## CHALLENGE
Reproduce every line of the entries below verbatim.

** begin **

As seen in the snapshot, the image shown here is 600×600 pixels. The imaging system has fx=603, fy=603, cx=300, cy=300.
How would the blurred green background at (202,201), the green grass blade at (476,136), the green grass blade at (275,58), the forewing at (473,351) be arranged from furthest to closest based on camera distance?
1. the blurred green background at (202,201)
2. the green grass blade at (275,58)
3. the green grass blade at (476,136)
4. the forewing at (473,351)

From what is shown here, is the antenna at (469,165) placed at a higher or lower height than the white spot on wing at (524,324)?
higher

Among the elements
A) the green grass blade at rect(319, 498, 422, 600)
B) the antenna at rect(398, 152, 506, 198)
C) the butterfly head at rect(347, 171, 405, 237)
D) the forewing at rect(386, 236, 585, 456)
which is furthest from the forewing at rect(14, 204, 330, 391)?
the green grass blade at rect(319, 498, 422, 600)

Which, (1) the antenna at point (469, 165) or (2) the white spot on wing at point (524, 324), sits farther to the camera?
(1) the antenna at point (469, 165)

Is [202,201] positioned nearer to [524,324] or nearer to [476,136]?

** end **

## FINISHED TASK
As seen in the snapshot, the image shown here is 600×600 pixels. The imaging system has fx=603, fy=603, cx=300, cy=300.
How would the blurred green background at (202,201), the green grass blade at (476,136), the green grass blade at (275,58), the forewing at (473,351) be arranged from furthest to closest based on camera distance?
1. the blurred green background at (202,201)
2. the green grass blade at (275,58)
3. the green grass blade at (476,136)
4. the forewing at (473,351)

From what is shown here, is the antenna at (469,165) placed at a higher or lower height than the white spot on wing at (524,324)?
higher

Among the elements
A) the green grass blade at rect(319, 498, 422, 600)
B) the antenna at rect(398, 152, 506, 198)
C) the butterfly head at rect(347, 171, 405, 237)
D) the forewing at rect(386, 236, 585, 456)
which is furthest from the forewing at rect(14, 204, 330, 391)?
the green grass blade at rect(319, 498, 422, 600)

Which, (1) the antenna at point (469, 165) or (2) the white spot on wing at point (524, 324), sits farther to the camera?
(1) the antenna at point (469, 165)

Is [202,201] positioned nearer to [524,324] or nearer to [476,136]?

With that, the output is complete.